Gorbachev built up a new team that shared the consensus that an understanding with the West had to be based on a halt to rearmament. Such a policy was most likely to gain support among the party leadership, because even these leaders understood that the burden of the defense budget had become too heavy. Precise figures of the size of the defense budget in that period are not available to this day. At the time, it was believed that defense constituted 8-15 percent of the general budget, but it is certain that it was higher, possibly even much higher than the official figures.
Perhaps the most important issue on the road to reducing Cold War tensions was Afghanistan. Soviet armed forces had been in that country since December 1979 and the war had not been going well. Furthermore, it had aggravated relations with China, which demanded a withdrawal of Russian forces as a precondition to a normalization of relations between the two countries. However, Brezhnev and his immediate successors could not bring themselves to adopt decisive measures. They could have opted for a Soviet withdrawal of troops, but this would have been interpreted (and rightly so) as a Soviet defeat. Or they could have bolstered the Russian forces in Afghanistan, but this would have increased tensions.

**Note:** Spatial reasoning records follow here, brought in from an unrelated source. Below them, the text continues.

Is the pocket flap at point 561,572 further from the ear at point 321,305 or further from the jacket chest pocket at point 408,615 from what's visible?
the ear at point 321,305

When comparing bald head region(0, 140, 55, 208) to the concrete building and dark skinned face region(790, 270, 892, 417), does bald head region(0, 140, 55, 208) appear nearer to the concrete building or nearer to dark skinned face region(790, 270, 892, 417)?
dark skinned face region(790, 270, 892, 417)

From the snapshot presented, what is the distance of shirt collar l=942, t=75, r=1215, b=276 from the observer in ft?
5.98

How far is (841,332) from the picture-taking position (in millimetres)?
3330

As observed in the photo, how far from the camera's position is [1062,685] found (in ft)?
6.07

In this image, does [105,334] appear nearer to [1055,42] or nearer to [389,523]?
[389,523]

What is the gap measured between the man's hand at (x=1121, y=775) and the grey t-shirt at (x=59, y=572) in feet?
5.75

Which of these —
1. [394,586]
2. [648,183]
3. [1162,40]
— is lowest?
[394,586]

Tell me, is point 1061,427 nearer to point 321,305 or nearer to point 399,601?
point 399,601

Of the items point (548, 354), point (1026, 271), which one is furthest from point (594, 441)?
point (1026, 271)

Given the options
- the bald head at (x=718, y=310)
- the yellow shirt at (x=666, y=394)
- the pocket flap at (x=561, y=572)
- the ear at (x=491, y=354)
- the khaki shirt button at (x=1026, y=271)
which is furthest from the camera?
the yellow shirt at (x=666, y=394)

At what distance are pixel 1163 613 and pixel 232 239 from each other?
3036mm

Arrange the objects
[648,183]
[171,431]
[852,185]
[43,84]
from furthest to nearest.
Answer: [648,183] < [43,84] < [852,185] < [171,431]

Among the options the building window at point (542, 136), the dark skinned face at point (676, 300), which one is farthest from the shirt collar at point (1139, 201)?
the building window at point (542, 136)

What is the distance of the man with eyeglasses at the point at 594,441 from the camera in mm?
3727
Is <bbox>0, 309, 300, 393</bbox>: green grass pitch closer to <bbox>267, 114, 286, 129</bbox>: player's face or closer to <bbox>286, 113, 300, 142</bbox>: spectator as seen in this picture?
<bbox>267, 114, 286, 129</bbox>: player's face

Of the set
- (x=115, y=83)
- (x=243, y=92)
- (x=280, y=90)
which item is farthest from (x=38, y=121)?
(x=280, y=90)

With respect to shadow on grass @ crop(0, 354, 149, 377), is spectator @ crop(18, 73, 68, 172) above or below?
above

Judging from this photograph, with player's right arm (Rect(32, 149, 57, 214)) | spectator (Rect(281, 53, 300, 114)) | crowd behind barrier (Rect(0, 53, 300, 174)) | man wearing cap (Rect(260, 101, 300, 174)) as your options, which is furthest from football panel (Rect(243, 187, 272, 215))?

So the Afghan war continued during the 1980s like a wound that did not heal. (In a speech at a party conference in early 1986, Gorbachev called the war a "bleeding wound.") It is not known when exactly Gorbachev made the decision to withdraw, but by 1987 it became clear that the Soviets would leave the country. The only opposition came from the army leadership, but since the performance of the army in Afghanistan had not been impressive, they were not in a strong position to press their case. Shevardnadze suggested the maintenance of a small Soviet contingent in the country for an indefinite period, but Gorbachev overruled him. Soviet withdrawal began on May 15, 1988, and the last Soviet soldiers left the country on February 15, 1989, ahead of schedule. So ended a tragedy of errors that cost the lives of many soldiers and even more civilians. If Brezhnev's original decision had been a costly mistake, the American expectation that a victory over the Islamists was possible had also been a profound mistake, as it emerged a number of years after.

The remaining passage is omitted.